In 4.1, I was able to create a sys-update named disposable that used sys-whonix as its netvm. Templates would then use sys-update as their update proxy qube instead of using sys-whonix directly. I tried restoring this same qube in 4.2 (and also adding the same RPC policy rule), but this same setup no longer works in 4.2 unless I do qvm-service --enable sys-update qubes-updates-proxy in dom0.

Steps to reproduce

Restored a sys-update named disposable (along with its disposable template) from my 4.1 backup that uses sys-whonix as its netvm. Also copied this custom user RPC policy from my 4.1 installation:

qubes.UpdatesProxy      *    @type:TemplateVM        @default              allow target=sys-update

Expected behavior

Same behavior as in 4.1 (templates can update and install packages).

Actual behavior

Templates behave as if they have no network access. Log from sys-update:

# journalctl -u qubes-updates-proxy.service -b
Mar 29 20:41:41 sys-update systemd[1]: qubes-updates-proxy.service - Qubes updates proxy (tinyproxy) was skipped because no trigger c>
lines 1-1/1 (END)

Do this in dom0:

qvm-service --enable sys-update qubes-updates-proxy

Now everything works as expected.

[unman]

Can you confirm that the service was enabled at the time you took the backup?

[Minimalist73]

Isn't it supposed to work like that? The qubes-updates-proxy service is only added to the qube if it's selected as an update qube (default or custom) in Qubes Global Config or if you manually add it. I don't remember being able to reach the tinyproxy service from another qube by only writing a policy, It was required to add the qubes-updates-proxy service each time.

[unman]

On Sat, Mar 30, 2024 at 07:09:51AM -0700, Minimalist wrote:

Isn't it supposed to work like that? The qubes-updates-proxy service is only added to the qube if it's selected as an update qube (default or custom) in Qubes Global Config or if you manually add it. I don't remember being able to reach the tinyproxy service from another qube by only writing a policy, It was required to add the qubes-updates-proxy service each time.
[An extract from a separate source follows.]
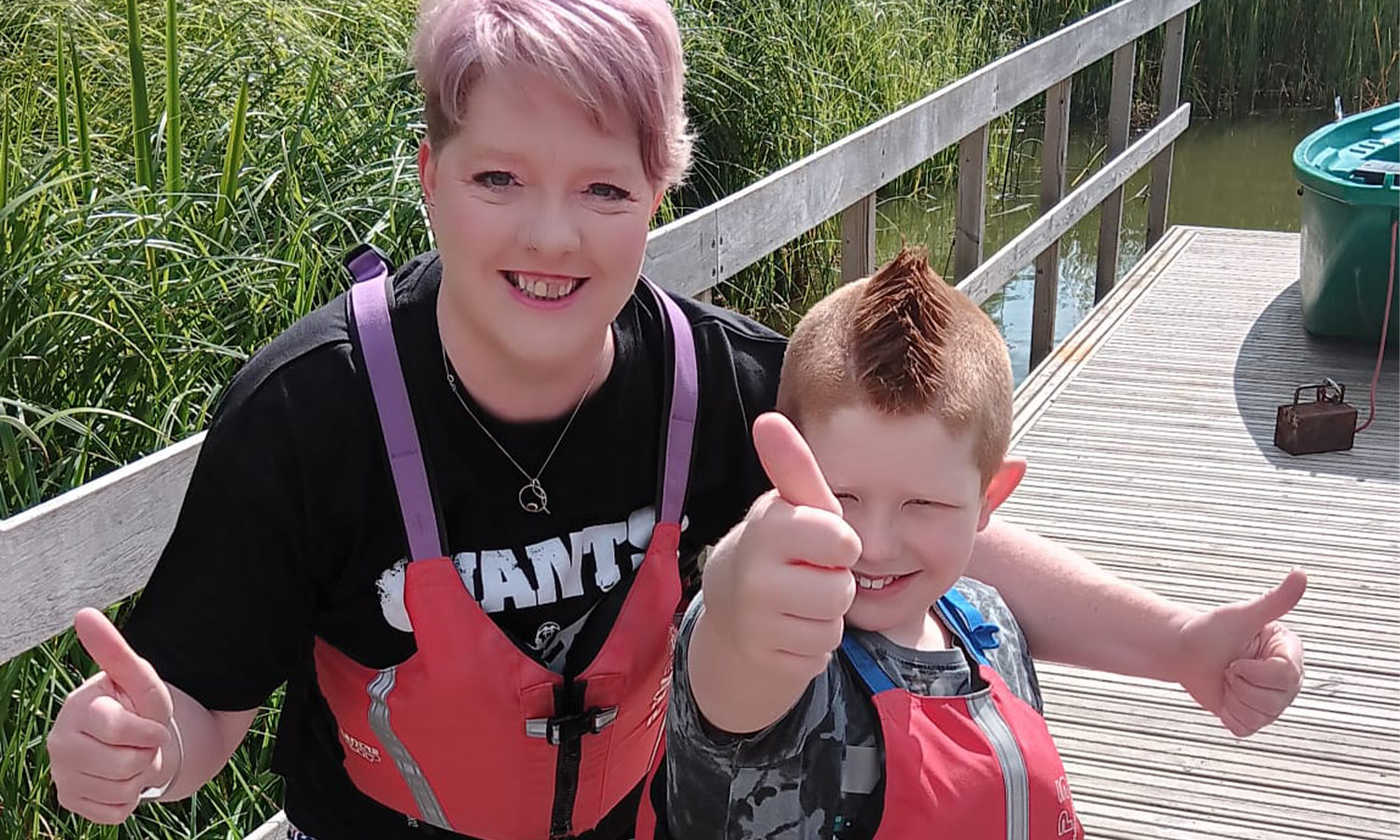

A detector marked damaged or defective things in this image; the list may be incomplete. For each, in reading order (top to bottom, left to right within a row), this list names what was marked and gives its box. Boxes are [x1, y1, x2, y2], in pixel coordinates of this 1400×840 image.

rusty metal box [1277, 384, 1350, 456]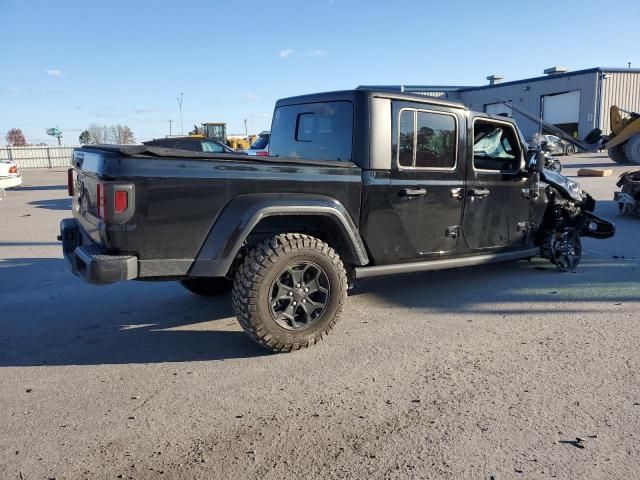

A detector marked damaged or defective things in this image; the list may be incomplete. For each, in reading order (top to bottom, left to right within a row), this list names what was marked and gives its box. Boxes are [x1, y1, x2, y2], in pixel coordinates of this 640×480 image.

damaged front end [540, 171, 616, 272]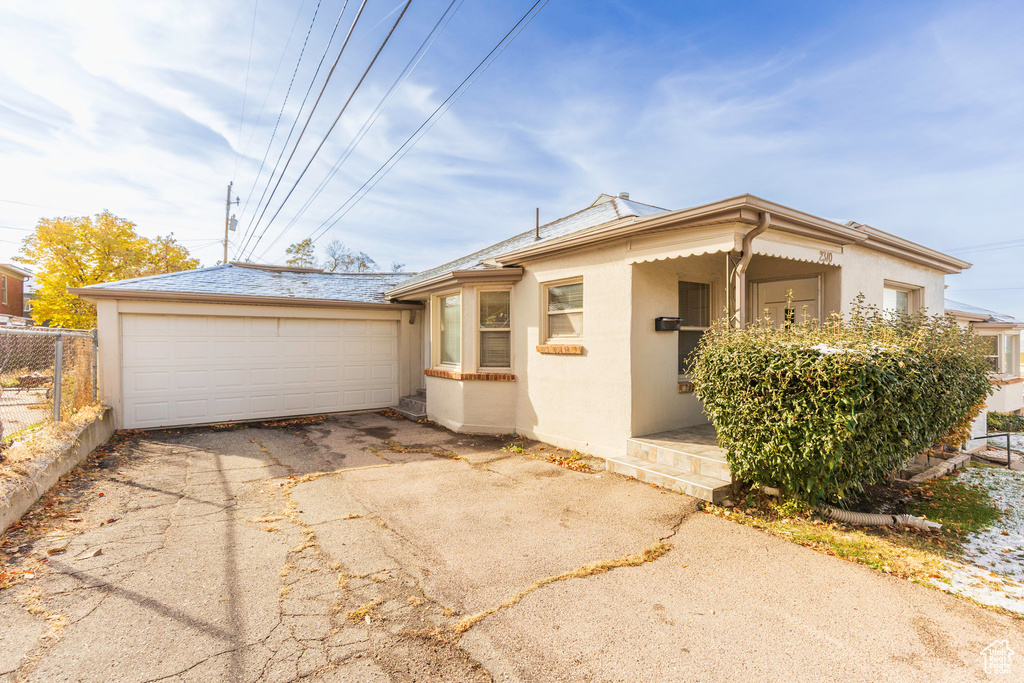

You're missing the point. If a service is enabled in a 4.1 qube then it would be expected that it would be enabled when a backup of that qube is restored in 4.2

I've tested this with a variety of services enabled/disabled, and the restored qube has the same properties as the one that was backed up. So on this testing - not with Whonix as netvm - I cant reproduce the report.

[Minimalist73]

You're missing the point. If a service is enabled in a 4.1 qube then it would be expected that it would be enabled when a backup of that qube is restored in 4.2

I see. It's about restoring and keeping the service when restoring. When I first read the issue, I thought it was about not being able to use the proxy without the service being activated in the qube settings. The title also goes that way, so I got confused.

[andrewdavidwong]

Can you confirm that the service was enabled at the time you took the backup?

No. All I know is that it was working as expected when I created the backup.

[andrewdavidwong]

Updated title and description for clarity and accuracy. Also clarified that sys-update is a named disposable, in case that makes a difference. Both sys-update and its disposable template were restored from the backup, so it probably should have worked.

[unman]

I tested with normal qube and the services were retained on restore. I'll test with a named disposable later, to confirm (or not) the report.